As a parent, it’s natural to feel apprehensive about how well your child is going to transition after spending so much time at home. Many children will have enjoyed remote learning, and some may feel anxious about being back in school.
McDermott says it’s important to keep in mind that it’s natural for children to be unsettled by the thought of another big change.
“Feelings of anxiety and sadness are completely normal right now. They’ve recently had all this time at home with mum and dad (or caregivers), so it’s tough for that to come to an end,” says McDermott.
Avoid oversharing with your children
To help lower your child’s feelings of anxiety around being back at school, McDermott says “parents need to try and remember that anxiety can be contagious. Understandably, parental anxiety may still be running high, but children need to be shielded from their parent’s worries as much as possible. So, save adult conversations for adult time.”
According to McDermott, children aged between 10-13 years-old are the most anxious after things such as a natural disaster, primarily because they tend to be – albeit unwittingly – exposed to too much information.
“Little ones tend to be protected from things as parents will avoid talking about important issues in front of them. By those middle years this often changes. Not only do they tend to be more exposed to the news, social media, and adults chatting more openly in their presence, they also have very good imaginations, so they can envisage bad outcomes.”
For tips on how to talk to children about traumatic news events, go here.
What you can do to help
Fortunately, there’s plenty parents and carers can do to help their children feel less anxious about being back at school.
Discuss things openly. McDermott suggests openly discussing any issues your child may be experiencing during this transition period, including why and how things might feel different to normal. In doing so, he advises you to be upbeat but matter of fact.
“Getting across that it’s business as usual and modelling this with positive words and behaviour will help set the tone,” says McDermott.
Stick to a steady routine. Sticking to a reliable, steady daily routine can help with feelings of anxiety.
McDermott recommends starting each school day the same way, including setting the alarm, eating breakfast together, dressing in school uniform or doing whatever you would normally do.
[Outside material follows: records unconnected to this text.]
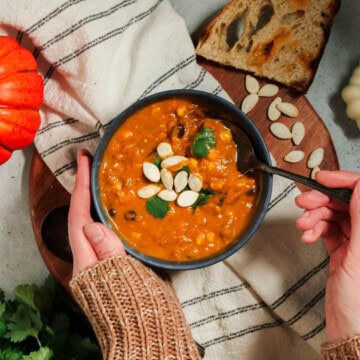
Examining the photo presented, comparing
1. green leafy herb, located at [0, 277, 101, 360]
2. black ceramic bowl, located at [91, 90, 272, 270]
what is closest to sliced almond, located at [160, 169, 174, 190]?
black ceramic bowl, located at [91, 90, 272, 270]

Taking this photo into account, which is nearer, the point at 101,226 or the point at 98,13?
the point at 101,226

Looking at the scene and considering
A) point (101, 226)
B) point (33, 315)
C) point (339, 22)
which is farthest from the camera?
point (339, 22)

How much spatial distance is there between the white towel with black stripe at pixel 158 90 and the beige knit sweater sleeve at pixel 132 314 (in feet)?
0.66

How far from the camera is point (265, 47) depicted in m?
1.91

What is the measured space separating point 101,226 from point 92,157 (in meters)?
0.23

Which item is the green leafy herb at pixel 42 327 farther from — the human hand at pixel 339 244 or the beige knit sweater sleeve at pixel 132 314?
the human hand at pixel 339 244

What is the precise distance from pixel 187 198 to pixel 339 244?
439 mm

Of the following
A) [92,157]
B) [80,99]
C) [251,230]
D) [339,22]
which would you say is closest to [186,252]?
[251,230]

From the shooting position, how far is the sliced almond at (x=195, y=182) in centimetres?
163

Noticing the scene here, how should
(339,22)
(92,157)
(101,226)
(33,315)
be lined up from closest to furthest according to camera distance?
(101,226), (92,157), (33,315), (339,22)

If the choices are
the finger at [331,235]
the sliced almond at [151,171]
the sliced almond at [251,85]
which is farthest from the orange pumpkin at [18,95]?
the finger at [331,235]

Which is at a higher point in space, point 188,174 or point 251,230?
point 188,174

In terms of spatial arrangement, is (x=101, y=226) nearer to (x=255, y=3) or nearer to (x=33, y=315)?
(x=33, y=315)

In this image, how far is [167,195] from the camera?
165cm
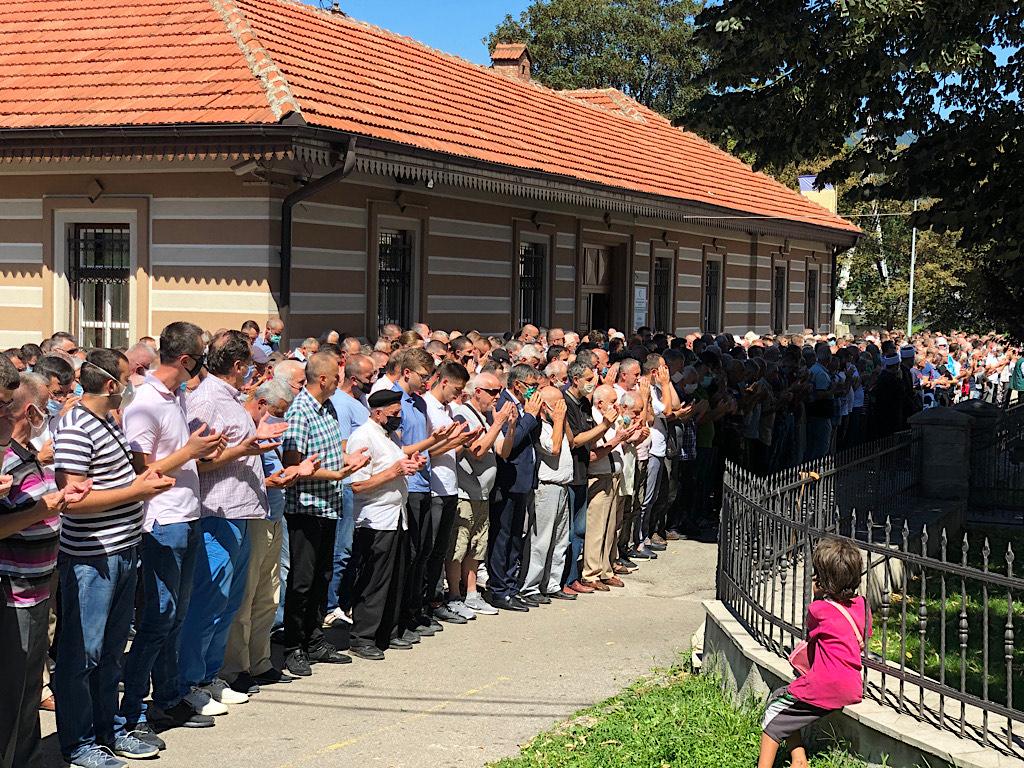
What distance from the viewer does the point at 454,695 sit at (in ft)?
27.0

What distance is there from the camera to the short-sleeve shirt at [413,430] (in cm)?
954

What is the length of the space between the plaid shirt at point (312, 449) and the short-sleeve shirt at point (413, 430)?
3.34 feet

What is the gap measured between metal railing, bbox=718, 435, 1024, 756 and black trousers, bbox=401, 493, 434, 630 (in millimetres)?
2112

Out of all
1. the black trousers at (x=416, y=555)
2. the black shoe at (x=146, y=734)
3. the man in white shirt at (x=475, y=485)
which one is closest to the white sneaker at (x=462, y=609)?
the man in white shirt at (x=475, y=485)

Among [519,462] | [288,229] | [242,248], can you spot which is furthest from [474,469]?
[242,248]

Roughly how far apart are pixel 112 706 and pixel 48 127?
9.25m

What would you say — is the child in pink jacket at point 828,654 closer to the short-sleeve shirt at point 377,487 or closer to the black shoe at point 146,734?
the black shoe at point 146,734

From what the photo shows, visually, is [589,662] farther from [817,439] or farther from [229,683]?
[817,439]

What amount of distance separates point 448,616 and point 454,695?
209 cm

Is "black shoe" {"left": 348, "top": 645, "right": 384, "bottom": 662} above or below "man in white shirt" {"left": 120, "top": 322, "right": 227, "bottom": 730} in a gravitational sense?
below

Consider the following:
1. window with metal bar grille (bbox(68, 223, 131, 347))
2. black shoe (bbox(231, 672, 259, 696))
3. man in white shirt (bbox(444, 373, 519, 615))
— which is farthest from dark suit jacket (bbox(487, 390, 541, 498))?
window with metal bar grille (bbox(68, 223, 131, 347))

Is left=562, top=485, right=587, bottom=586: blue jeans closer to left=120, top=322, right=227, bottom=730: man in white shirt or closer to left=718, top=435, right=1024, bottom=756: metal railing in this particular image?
left=718, top=435, right=1024, bottom=756: metal railing

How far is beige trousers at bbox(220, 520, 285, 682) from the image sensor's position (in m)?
7.98

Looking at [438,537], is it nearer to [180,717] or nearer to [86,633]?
[180,717]
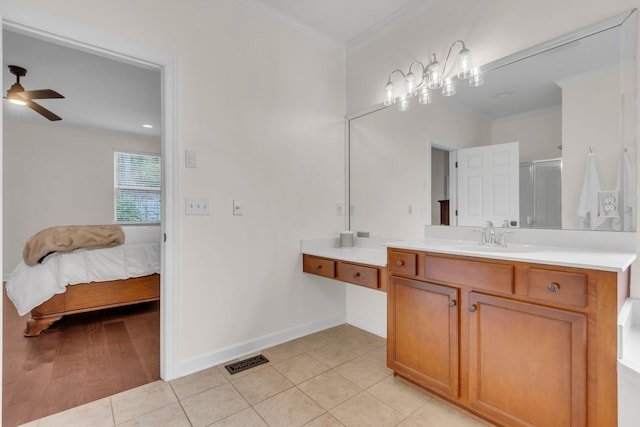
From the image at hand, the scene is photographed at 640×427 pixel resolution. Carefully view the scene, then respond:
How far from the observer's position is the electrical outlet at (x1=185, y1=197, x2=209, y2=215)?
199 cm

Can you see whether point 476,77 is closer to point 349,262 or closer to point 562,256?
point 562,256

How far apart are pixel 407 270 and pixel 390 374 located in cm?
76

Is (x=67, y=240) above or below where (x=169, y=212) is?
below

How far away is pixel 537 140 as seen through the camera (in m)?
1.75

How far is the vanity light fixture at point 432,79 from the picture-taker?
1957mm

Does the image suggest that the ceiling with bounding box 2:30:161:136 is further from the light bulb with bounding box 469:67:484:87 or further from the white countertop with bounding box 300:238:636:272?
the light bulb with bounding box 469:67:484:87

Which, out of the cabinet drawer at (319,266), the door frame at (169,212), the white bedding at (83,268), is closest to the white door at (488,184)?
the cabinet drawer at (319,266)

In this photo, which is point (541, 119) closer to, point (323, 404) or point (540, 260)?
point (540, 260)

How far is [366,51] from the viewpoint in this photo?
2.72 meters

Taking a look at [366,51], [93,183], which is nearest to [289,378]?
[366,51]

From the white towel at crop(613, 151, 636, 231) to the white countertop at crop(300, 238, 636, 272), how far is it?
0.14 m

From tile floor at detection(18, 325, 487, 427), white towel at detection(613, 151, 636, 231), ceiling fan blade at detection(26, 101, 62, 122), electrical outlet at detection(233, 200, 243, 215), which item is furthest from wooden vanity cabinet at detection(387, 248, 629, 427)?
ceiling fan blade at detection(26, 101, 62, 122)

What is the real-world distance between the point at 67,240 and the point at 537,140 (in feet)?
12.4

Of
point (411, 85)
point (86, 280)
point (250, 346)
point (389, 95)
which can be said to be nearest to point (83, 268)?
point (86, 280)
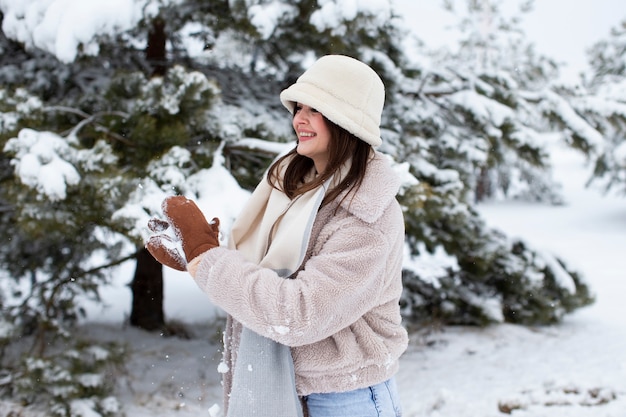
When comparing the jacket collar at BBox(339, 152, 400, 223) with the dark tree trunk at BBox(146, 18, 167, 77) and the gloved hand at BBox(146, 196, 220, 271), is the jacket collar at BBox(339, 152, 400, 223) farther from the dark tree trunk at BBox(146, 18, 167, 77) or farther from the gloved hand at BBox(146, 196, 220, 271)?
the dark tree trunk at BBox(146, 18, 167, 77)

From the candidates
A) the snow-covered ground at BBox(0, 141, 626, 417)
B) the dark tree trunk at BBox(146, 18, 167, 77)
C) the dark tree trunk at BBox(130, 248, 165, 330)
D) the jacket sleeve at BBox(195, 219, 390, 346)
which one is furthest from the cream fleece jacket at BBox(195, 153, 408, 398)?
the dark tree trunk at BBox(130, 248, 165, 330)

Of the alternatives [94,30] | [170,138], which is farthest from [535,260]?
[94,30]

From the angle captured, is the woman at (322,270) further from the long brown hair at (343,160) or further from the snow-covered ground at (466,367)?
the snow-covered ground at (466,367)

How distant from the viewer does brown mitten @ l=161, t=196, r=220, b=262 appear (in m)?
1.35

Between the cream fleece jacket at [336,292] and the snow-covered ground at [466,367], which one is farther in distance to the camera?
the snow-covered ground at [466,367]

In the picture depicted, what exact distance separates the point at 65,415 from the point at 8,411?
557 millimetres

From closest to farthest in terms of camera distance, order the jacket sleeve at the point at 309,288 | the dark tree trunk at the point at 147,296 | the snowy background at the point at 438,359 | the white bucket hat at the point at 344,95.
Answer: the jacket sleeve at the point at 309,288 < the white bucket hat at the point at 344,95 < the snowy background at the point at 438,359 < the dark tree trunk at the point at 147,296

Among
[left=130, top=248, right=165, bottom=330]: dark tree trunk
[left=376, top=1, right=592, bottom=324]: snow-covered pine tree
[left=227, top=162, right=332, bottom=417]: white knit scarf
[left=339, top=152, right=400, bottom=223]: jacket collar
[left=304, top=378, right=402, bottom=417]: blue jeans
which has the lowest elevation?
[left=130, top=248, right=165, bottom=330]: dark tree trunk

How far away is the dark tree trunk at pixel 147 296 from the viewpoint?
19.5ft

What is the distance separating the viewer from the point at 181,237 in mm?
1365

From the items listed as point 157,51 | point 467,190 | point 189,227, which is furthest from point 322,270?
point 157,51

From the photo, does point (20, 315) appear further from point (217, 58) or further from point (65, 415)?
point (217, 58)

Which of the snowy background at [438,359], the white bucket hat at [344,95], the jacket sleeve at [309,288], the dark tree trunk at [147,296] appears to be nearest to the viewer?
the jacket sleeve at [309,288]

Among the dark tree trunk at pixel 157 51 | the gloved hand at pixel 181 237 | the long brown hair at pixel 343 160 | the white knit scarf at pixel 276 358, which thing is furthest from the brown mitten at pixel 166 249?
the dark tree trunk at pixel 157 51
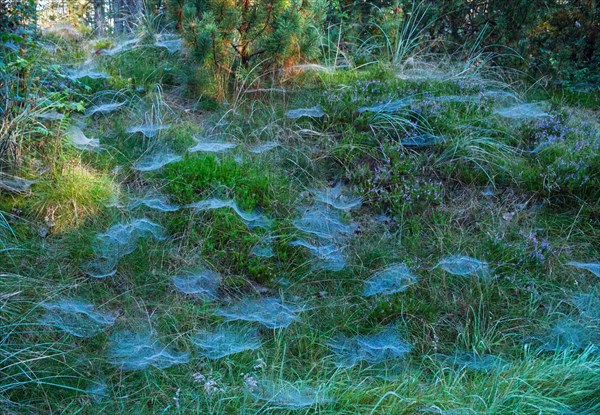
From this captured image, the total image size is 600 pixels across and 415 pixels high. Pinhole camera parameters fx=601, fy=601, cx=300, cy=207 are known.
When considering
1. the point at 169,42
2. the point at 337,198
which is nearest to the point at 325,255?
the point at 337,198

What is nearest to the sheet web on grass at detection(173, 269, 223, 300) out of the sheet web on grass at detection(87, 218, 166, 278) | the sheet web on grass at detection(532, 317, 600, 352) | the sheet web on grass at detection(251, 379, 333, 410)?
the sheet web on grass at detection(87, 218, 166, 278)

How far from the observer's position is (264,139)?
5.88m

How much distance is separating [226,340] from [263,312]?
14.7 inches

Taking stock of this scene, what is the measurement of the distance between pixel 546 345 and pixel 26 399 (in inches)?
129

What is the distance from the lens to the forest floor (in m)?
3.58

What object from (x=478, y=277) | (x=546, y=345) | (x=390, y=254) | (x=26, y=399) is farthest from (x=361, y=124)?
(x=26, y=399)

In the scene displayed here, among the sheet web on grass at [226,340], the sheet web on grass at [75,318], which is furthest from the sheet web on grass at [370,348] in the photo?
the sheet web on grass at [75,318]

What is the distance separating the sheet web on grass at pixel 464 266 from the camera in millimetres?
4523

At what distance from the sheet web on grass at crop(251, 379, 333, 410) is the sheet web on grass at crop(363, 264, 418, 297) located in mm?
1075

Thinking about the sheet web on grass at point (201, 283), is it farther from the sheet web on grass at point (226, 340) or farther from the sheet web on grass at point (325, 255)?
the sheet web on grass at point (325, 255)

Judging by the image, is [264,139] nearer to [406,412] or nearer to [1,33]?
[1,33]

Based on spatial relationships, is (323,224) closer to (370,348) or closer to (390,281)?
(390,281)

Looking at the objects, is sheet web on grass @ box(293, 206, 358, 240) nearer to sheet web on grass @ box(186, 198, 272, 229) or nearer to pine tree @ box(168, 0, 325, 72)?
sheet web on grass @ box(186, 198, 272, 229)

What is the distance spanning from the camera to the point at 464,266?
4.59m
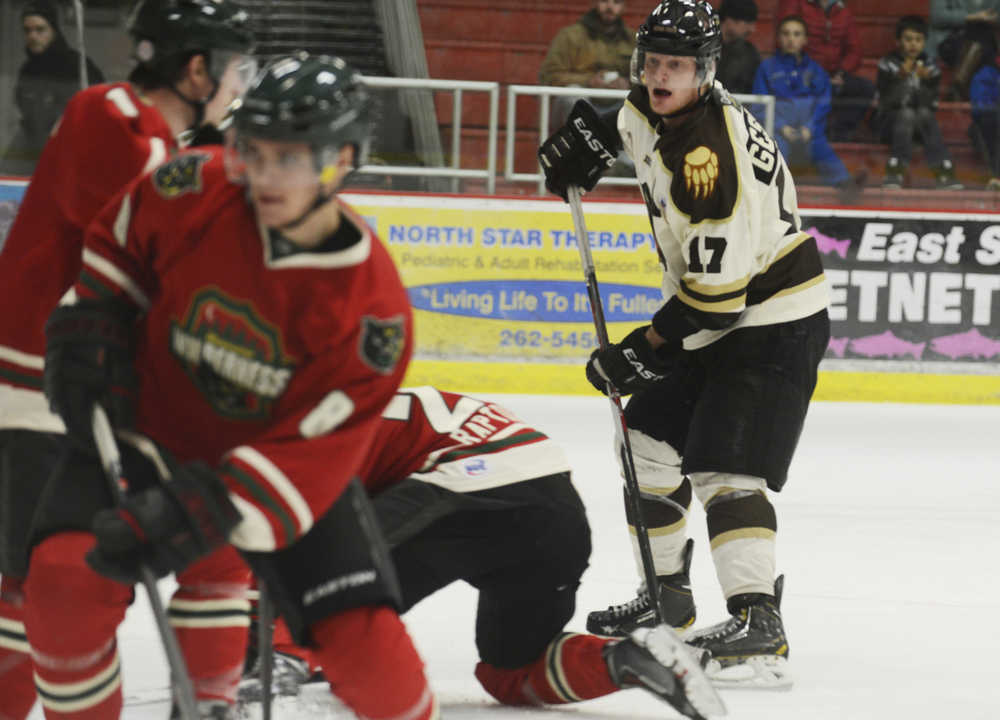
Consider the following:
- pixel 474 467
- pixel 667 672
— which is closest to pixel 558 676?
pixel 667 672

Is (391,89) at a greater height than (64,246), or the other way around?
(64,246)

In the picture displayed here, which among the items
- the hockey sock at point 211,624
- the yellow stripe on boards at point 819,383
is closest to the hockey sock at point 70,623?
the hockey sock at point 211,624

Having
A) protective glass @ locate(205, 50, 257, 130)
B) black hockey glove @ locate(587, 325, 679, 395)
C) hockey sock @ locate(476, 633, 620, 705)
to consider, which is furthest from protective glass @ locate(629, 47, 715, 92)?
hockey sock @ locate(476, 633, 620, 705)

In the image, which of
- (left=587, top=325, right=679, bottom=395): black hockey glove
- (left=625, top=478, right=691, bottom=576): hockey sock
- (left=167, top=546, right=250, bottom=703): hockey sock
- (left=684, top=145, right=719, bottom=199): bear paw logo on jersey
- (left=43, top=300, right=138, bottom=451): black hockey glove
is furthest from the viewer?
(left=625, top=478, right=691, bottom=576): hockey sock

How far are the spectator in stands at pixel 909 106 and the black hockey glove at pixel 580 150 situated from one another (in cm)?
334

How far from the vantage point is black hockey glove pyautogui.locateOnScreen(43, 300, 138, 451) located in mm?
1746

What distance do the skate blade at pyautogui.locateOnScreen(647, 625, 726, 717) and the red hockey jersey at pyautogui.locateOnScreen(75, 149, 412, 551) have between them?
713 mm

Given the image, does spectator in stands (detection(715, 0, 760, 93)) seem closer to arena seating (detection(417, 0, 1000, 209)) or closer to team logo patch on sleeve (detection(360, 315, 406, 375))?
arena seating (detection(417, 0, 1000, 209))

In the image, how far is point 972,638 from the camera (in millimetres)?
3078

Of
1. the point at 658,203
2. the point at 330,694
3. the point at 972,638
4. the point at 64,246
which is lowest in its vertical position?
the point at 972,638

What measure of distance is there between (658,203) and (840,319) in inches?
129

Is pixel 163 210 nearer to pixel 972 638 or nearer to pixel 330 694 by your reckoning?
pixel 330 694

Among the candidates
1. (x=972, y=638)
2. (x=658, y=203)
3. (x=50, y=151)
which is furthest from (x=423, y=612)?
(x=50, y=151)

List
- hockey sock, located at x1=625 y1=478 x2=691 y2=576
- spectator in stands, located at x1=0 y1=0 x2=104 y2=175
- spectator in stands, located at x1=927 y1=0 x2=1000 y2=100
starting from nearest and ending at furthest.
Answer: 1. hockey sock, located at x1=625 y1=478 x2=691 y2=576
2. spectator in stands, located at x1=0 y1=0 x2=104 y2=175
3. spectator in stands, located at x1=927 y1=0 x2=1000 y2=100
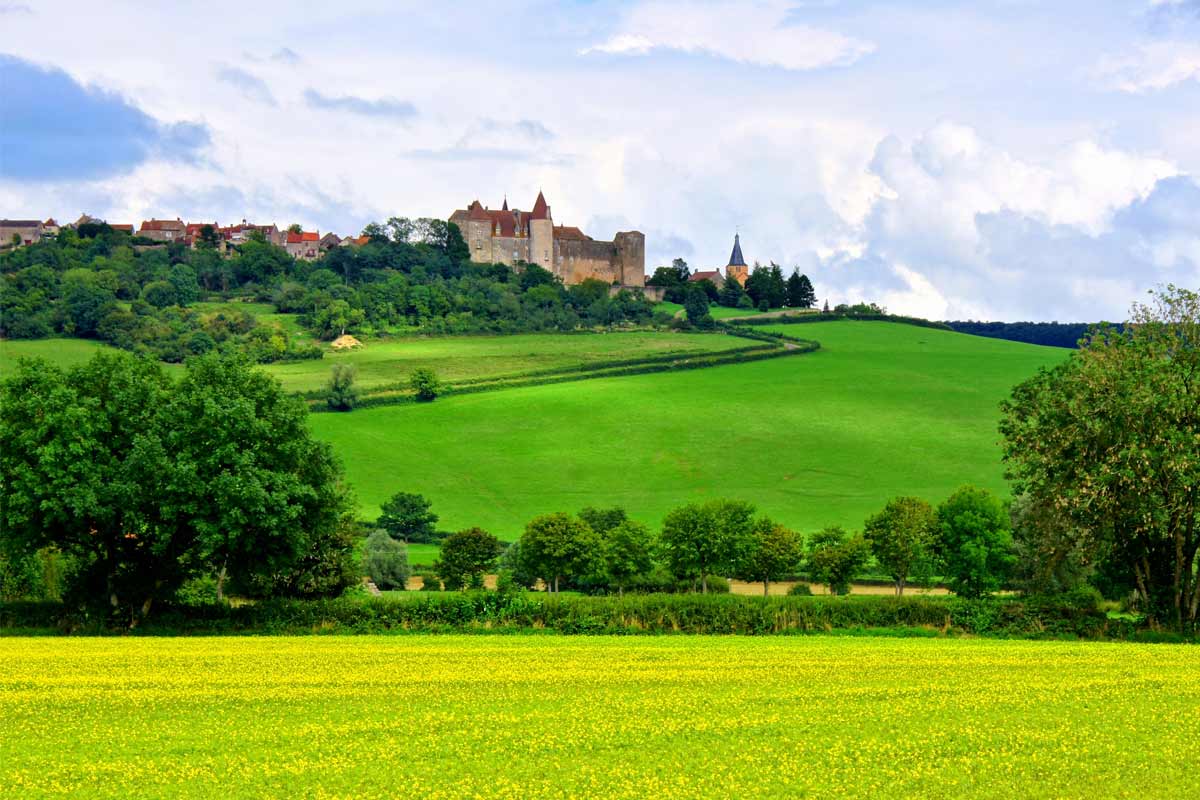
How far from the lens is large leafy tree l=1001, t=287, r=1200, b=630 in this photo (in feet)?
142

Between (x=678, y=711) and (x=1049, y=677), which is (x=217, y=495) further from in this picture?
(x=1049, y=677)

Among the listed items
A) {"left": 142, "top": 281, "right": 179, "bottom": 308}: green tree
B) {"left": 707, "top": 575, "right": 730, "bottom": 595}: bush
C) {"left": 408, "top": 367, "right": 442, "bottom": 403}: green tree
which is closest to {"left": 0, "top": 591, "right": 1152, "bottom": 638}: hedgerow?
{"left": 707, "top": 575, "right": 730, "bottom": 595}: bush

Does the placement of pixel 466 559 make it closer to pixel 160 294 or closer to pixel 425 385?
pixel 425 385

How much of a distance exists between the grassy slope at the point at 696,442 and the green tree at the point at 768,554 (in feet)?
50.6

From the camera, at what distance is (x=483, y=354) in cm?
16012

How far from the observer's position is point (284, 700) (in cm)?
2819

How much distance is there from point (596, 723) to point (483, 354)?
136177 mm

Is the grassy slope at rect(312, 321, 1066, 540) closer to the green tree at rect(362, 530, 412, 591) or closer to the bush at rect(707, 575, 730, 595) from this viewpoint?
the green tree at rect(362, 530, 412, 591)

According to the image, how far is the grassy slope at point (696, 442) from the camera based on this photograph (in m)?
106

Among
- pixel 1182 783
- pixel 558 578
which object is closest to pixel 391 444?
pixel 558 578

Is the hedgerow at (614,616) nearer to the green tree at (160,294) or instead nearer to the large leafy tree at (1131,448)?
the large leafy tree at (1131,448)

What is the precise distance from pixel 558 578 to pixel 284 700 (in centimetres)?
5245


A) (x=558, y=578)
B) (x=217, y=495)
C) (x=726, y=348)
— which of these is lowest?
(x=558, y=578)

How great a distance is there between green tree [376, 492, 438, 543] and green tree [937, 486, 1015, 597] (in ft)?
127
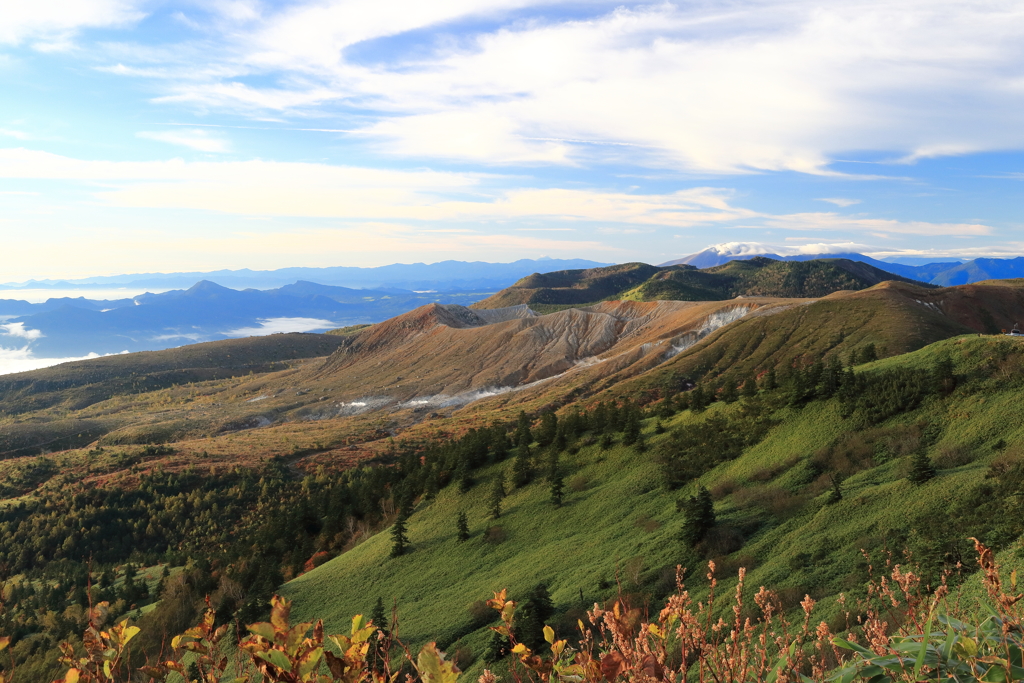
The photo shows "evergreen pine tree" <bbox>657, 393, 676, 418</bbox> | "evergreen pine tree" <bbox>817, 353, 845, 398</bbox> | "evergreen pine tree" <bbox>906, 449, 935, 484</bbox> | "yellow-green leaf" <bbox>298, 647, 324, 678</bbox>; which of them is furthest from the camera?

Use incentives and highlight the positives of being back in school. For example, you might organise for a school friend to come by in the morning on the first day back so they can go in together, or arrange a playdate after school with their best friend/s.
Tell them you’re confident in them. Remind your child that they’ve already shown great resilience and adaptability during what has been a challenging year, and that you have full confidence in their ability to do it again.
Regularly check in with your child. Ask them how they’re feeling, what they’re enjoying, and what might not be working so well. Help your child find solutions to any issues they might be having. Supporting your child in becoming confident in problem-solving will help them build resilience.
Schools and educators are there to help
Remember that the school and its educators are there to support your child.
“Linking up closely with your child’s school and talking to their teacher is a great idea. They may also have a school counsellor or psychologist, as well as many other wonderful resources,” he says, adding that if your child needs further help to overcome their anxiety, to contact your GP.
To assist with their confidence, ensure your child knows who to go to at school if they need support, and encourage them to recognise and name their feelings.
Children with existing mental health conditions
Adjusting to COVID-normalmay be particularly challenging if your child has an existing mental health condition. Staying at home may have been a safe bubble for them, and they may, understandably, feel very reluctant to leave it.
In this case, McDermott suggests paying close attention to them during even after the initial transition back to school.
“Whether they need to see their counsellor or psychologist regularly during this time, or go back and talk to their GP to establish next steps, the key thing is to avoid a relapse or the worsening of an existing condition.”